### ACTIVITY:
Print the records exactly as given.

### Stored data:

◆ ◆ ◆

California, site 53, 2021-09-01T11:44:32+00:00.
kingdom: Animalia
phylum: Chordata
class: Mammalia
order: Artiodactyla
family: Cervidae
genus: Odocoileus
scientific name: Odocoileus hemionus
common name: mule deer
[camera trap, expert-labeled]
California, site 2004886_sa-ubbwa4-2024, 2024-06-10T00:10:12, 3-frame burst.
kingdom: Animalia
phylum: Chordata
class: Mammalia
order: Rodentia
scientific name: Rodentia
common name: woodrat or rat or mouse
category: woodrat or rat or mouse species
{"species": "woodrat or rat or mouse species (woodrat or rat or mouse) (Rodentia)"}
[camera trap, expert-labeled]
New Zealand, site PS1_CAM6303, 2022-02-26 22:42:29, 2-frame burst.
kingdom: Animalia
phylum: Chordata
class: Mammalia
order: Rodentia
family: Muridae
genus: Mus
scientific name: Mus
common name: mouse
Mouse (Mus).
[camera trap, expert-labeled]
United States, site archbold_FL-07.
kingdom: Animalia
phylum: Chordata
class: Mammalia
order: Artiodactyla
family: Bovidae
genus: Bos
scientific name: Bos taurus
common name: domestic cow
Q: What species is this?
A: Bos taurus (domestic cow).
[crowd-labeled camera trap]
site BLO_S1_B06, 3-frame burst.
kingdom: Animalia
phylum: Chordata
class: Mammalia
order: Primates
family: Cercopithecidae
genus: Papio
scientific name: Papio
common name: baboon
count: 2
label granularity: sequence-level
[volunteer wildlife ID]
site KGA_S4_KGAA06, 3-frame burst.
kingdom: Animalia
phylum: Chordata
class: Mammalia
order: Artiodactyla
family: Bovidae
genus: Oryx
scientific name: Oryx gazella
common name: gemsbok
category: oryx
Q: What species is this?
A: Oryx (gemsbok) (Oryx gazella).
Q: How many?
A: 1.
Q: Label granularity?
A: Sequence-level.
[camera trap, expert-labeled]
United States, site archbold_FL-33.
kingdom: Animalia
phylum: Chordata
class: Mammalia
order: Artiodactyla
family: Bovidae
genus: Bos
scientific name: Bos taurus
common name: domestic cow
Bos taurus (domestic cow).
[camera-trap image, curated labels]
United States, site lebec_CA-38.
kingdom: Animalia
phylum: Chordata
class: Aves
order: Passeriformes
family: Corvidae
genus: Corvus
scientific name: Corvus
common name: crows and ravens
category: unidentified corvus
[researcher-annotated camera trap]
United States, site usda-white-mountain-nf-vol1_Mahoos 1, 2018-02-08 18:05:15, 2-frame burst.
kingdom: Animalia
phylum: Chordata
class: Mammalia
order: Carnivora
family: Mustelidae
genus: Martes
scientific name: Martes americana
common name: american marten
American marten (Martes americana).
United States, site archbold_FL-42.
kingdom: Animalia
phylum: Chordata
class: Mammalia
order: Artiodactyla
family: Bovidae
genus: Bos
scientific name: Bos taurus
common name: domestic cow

◆ ◆ ◆

### YOUR SOLUTION:
California, site 53, 2021-09-01T11:44:32+00:00.
kingdom: Animalia
phylum: Chordata
class: Mammalia
order: Artiodactyla
family: Cervidae
genus: Odocoileus
scientific name: Odocoileus hemionus
common name: mule deer
[camera trap, expert-labeled]
California, site 2004886_sa-ubbwa4-2024, 2024-06-10T00:10:12, 3-frame burst.
kingdom: Animalia
phylum: Chordata
class: Mammalia
order: Rodentia
scientific name: Rodentia
common name: woodrat or rat or mouse
category: woodrat or rat or mouse species
{"species": "woodrat or rat or mouse species (woodrat or rat or mouse) (Rodentia)"}
[camera trap, expert-labeled]
New Zealand, site PS1_CAM6303, 2022-02-26 22:42:29, 2-frame burst.
kingdom: Animalia
phylum: Chordata
class: Mammalia
order: Rodentia
family: Muridae
genus: Mus
scientific name: Mus
common name: mouse
Mouse (Mus).
[camera trap, expert-labeled]
United States, site archbold_FL-07.
kingdom: Animalia
phylum: Chordata
class: Mammalia
order: Artiodactyla
family: Bovidae
genus: Bos
scientific name: Bos taurus
common name: domestic cow
Q: What species is this?
A: Bos taurus (domestic cow).
[crowd-labeled camera trap]
site BLO_S1_B06, 3-frame burst.
kingdom: Animalia
phylum: Chordata
class: Mammalia
order: Primates
family: Cercopithecidae
genus: Papio
scientific name: Papio
common name: baboon
count: 2
label granularity: sequence-level
[volunteer wildlife ID]
site KGA_S4_KGAA06, 3-frame burst.
kingdom: Animalia
phylum: Chordata
class: Mammalia
order: Artiodactyla
family: Bovidae
genus: Oryx
scientific name: Oryx gazella
common name: gemsbok
category: oryx
Q: What species is this?
A: Oryx (gemsbok) (Oryx gazella).
Q: How many?
A: 1.
Q: Label granularity?
A: Sequence-level.
[camera trap, expert-labeled]
United States, site archbold_FL-33.
kingdom: Animalia
phylum: Chordata
class: Mammalia
order: Artiodactyla
family: Bovidae
genus: Bos
scientific name: Bos taurus
common name: domestic cow
Bos taurus (domestic cow).
[camera-trap image, curated labels]
United States, site lebec_CA-38.
kingdom: Animalia
phylum: Chordata
class: Aves
order: Passeriformes
family: Corvidae
genus: Corvus
scientific name: Corvus
common name: crows and ravens
category: unidentified corvus
[researcher-annotated camera trap]
United States, site usda-white-mountain-nf-vol1_Mahoos 1, 2018-02-08 18:05:15, 2-frame burst.
kingdom: Animalia
phylum: Chordata
class: Mammalia
order: Carnivora
family: Mustelidae
genus: Martes
scientific name: Martes americana
common name: american marten
American marten (Martes americana).
United States, site archbold_FL-42.
kingdom: Animalia
phylum: Chordata
class: Mammalia
order: Artiodactyla
family: Bovidae
genus: Bos
scientific name: Bos taurus
common name: domestic cow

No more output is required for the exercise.